### Tasks to carry out
[1] In the essay on collective action, rewrite the stretch from "So, how do we" through "act taken together." with "pebbles" changed to "stones".
[2] List every question the essay on lessening suffering offers as a guidepost.

### Text block
The book of the future.

So how can you, how will you, lessen suffering where you are? There are times when I feel overwhelmed with what to do, where to start, the problems seem so big and so intractable. In those times I ask myself a set of questions that serve as guideposts and help to ground me.

1. What resources exist so I can better educate myself?
2. Who is already doing work around this injustice?
3. Do I have the capacity to offer concrete support and help to them?
4. How can I be constructive?

I shared these questions on twitter a few years ago and it is still my pinned tweet. You are not needed everywhere, but we are all needed somewhere. It’s important to find your somewhere and plant yourself there. There are other things you can do as you answer the question of how you will lessen suffering today. The first step is to refuse to accept that nothing can be done and that nothing will or can change. Don’t be cynical, sincerity is a virtue. I am a fan of uncynical people who don’t justify their inaction by suggesting that nothing will change. If you are faltering at internalizing the fact that change is constant, find others to remind you. In fact, everything is changing all of the time. We must remember the teaching of Octavia Butler who wrote, “all that you touch, you change. All that you change, changes you. The only lasting truth is change.”

So, how do we make change happen? You, as an individual, are only a tiny pebble in a vast sea. We can personally make ripples, but it takes collective action to make waves. It may be unfashionable or too earnest to say but, the reality is that each of us bringing our pebbles to the lake and throwing them in is what it takes to make change. I think the images of an endless line of us throwing our pebbles into the lake is beautiful. A necessary act taken together.

Of course, collective action is not the only ingredient to make transformative change. We also need sound strategy and resources, and we need radical imagination. Radical imagination is essential to organizing and also important to me because the horizon that I am working toward is a world I have never seen. A world without policing, imprisonment, or surveillance. As my friend, writer, artist, and scholar, Eve Ewing says, “in order to create pathways towards that which we have never seen, we have to led with imagination.” All of the most important and impactful social transformations happened because people fought and struggled for things they had never seen.

A friend and organizer once said, “As we prepare for more waves of bad news, I am remembering that there is always a next right thing to do, that I am never alone in my despair, and that when we come together, we can create new worlds that are kinder and more of what we all deserve. After such a long year filled with different kinds of loss, I am remembering that organizing is always an option and it works.”

We have a role to play in building those new worlds. Determine what the next right step is for you. There is always something worth doing. Find your lane and push ahead. Make connections with others, refuse to acquiesce, to despair. Imagine your way forward. There are many ways that things can be different in the world and we don’t know how things will turn out, so we might has well fight like hell for the world we want to inhabit. History teaches us that relatively small groups of people have been responsible for some of the most consequential societal changes. It’s usually the minority of the minority that engages in struggle at any historical moment. This is reassuring because it means that we don’t have to convince everything in order to obtain critical goals. It leaves room for surprise.

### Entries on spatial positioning

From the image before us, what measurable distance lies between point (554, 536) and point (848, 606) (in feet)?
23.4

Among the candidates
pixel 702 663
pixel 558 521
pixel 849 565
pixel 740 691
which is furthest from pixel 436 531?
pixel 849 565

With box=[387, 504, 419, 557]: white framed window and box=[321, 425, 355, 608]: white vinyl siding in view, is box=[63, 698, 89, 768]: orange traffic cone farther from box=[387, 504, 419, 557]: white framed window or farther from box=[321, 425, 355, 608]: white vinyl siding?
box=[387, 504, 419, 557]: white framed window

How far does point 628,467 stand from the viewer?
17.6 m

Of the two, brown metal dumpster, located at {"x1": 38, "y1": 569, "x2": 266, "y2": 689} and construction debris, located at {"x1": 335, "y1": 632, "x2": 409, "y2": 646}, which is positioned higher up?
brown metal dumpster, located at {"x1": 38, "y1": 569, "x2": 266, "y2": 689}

### Answer list
[1]
So, how do we make change happen? You, as an individual, are only a tiny pebble in a vast sea. We can personally make ripples, but it takes collective action to make waves. It may be unfashionable or too earnest to say but, the reality is that each of us bringing our stones to the lake and throwing them in is what it takes to make change. I think the images of an endless line of us throwing our stones into the lake is beautiful. A necessary act taken together.

[2]
1. What resources exist so I can better educate myself?
2. Who is already doing work around this injustice?
3. Do I have the capacity to offer concrete support and help to them?
4. How can I be constructive?